Friday, May 2, 2014

The Front Stoop

It’s that rare San Francisco heat wave and how I love it! The other day, got an iced coffee and wanted to be outside, so with no benches available, just sat on the sidewalk and sipped. Watched the world pass by. Wondered if people would throw a quarter into my hat if  I turned it upside down. But I needed it on my head— the sun was out and I don’t have much protection there!

Sitting like that reminded me of my childhood hanging out on the front stoop in the summer. Just used to sit on my steps, my cat Zorro on my lap and watched and listened and thought my thoughts and talked to the neighbors passing by (long before the invention of those distracting hand-held devices). That delicious sense of doing nothing in particular, just sitting.

Years later, I took up the formal practice of sitting, the Zen meditation called zazen.
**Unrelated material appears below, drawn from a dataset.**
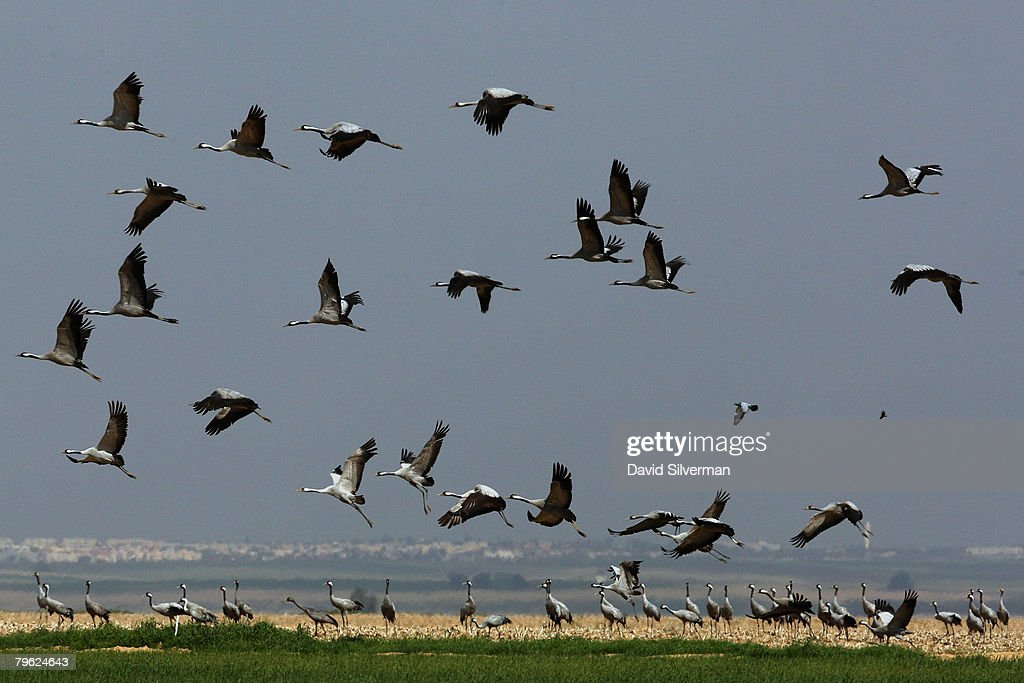 Migrating Cranes Stay For Winter In Israel : News Photo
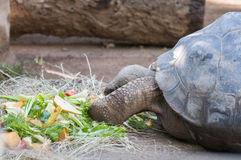 Very old tortoise Stock Images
In Soto Zen, they call it “Shikantaza” which literally means “just sitting.” A tighter, more concentrated version of my front stoop childhood practice with attention to posture and breath and stillness, a formal practice derived from the ancient casual one.

And throughout my life, I traveled to those lovely places like India, Bali, Ghana, where hanging out was a national pastime. They were each distinct, but all had some things in common— and perhaps most significant of them all— hot weather!
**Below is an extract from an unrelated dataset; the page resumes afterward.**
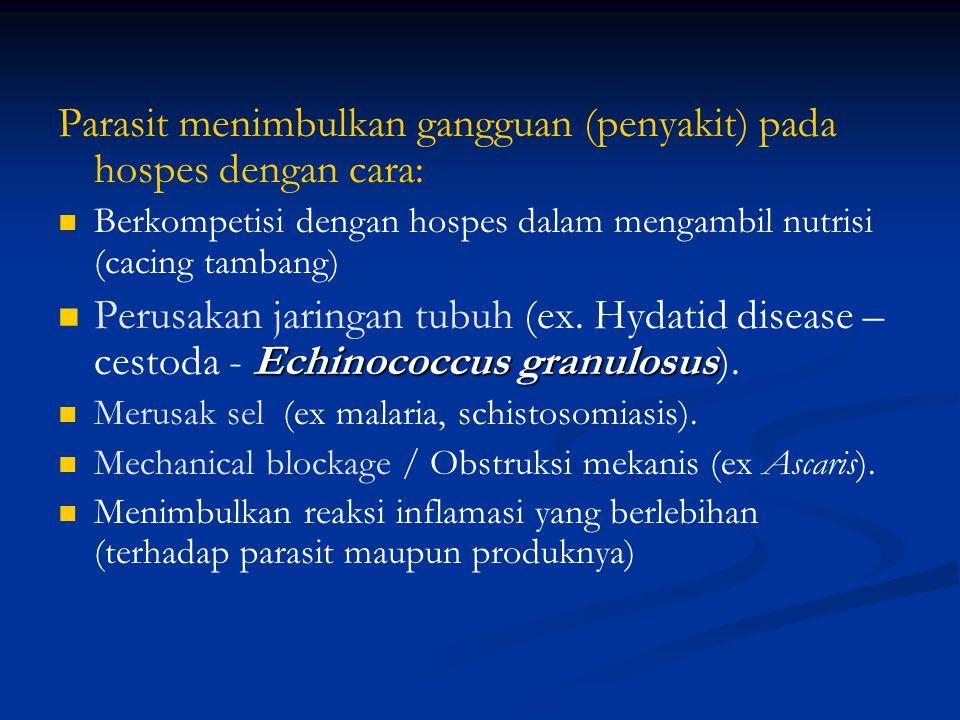 Kemungkinan yang terjadi apabila seseorang terinfeksi parasit: Host - susceptible - parasite survives. Host - insusceptible - parasite killed by innat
There is something about hot weather that kills ambition. We dismount from the horse of accomplishment and let it wander freely in the field while we lie down in the grass and look up at the clouds. Or, if we’re lucky to have one nearby, go jump in the lake. We’re losing that skill, seduced away from the pleasures of hanging out by the constant allure of electronic connection. Perhaps it's no accident that it's hard to see that computer screen outside in the blazing sun. It's an indoor activity. Great for long winter nights when we can pull up images of Hawaii on the screen. 

But today, Hawaii has come to San Francisco. And so, I leave the computer and go out to lie down in the back yard. Or maybe I’ll sit on the front stoop.